Can anyone tell me if this is a common invalid character in XML and
the likely cause?
Bob
"Bob Alston" <boba...@gmail.com> wrote in message
news:27df1fd6-4e62-4873...@h9g2000yqm.googlegroups.com...
> I downloaded a free 30 day trial of Akltova XML spy and opened the
> *.txt file using that software. I told me there was one invalid
> character that should not be present using UTF-8 encoding.
> It said the offending character was: 0xBF and it showed an upside down
> "?" in
> front of the 0xBF
That's what Charmap says. So I would suspect a substitution already
occurred somewhere else--or your new tool is misinterpreting something too.
<eg>
BTW how does this correlate with what Notepad showed you ("simple lowercase
character in normal word")? E.g. consider the context, not just the
problem character.
Robert
---
I found the offending character. It was the 0xBF character. It
immediately preceded the name of a person, at the end of a paragraph
of text. Sort of a "signature" apparently identifying the author.
The person's name is middle eastern.
On our character set, it is a box drawing character. You can enter it
easily by holding down the ALT key while typing 191 on the keypad.
Bob
At a wild random guess, that part of the file was copied and pasted from
a document that had been written on an obsolete system using Windows
1252 or something like. A previous process found the character (possibly
part of a different multibyte character) and turned it into a 0xBF. See
http://en.wikipedia.org/wiki/Unicode_Specials for details of this
behaviour. The solution is to go back to whoever generated the document
and tell them it is not Unicode-compliant and they should edit it and
regenerate it if they want it processed. And to fix their input systems
to make sure it doesn't happen again.
Thanks for the scenario on how it might have happened.
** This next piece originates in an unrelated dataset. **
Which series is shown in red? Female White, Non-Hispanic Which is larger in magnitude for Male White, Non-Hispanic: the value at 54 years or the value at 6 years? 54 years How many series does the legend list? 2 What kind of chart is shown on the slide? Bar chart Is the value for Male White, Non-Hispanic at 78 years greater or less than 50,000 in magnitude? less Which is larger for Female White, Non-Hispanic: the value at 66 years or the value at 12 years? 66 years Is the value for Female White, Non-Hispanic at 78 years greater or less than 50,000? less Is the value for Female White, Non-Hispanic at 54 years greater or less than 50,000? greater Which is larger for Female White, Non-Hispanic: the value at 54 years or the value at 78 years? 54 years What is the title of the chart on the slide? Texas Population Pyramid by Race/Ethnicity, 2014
I think the key here is for the system generating the XML response, to
use filters to ensure that if the encoding is UTP-8, that only UTP-8
characters are included. It seems to me that is the responsibility of
the system generating the XML response.
Bob
I should have also mentioned that the document in question is
generated by a State government system.
Great fun.
Bob
Oops. I incorrectly stated UTP-8 above. It should have been UTF-8.
Guess that just shows I know about unshielded twisted pairs <grin>
Bob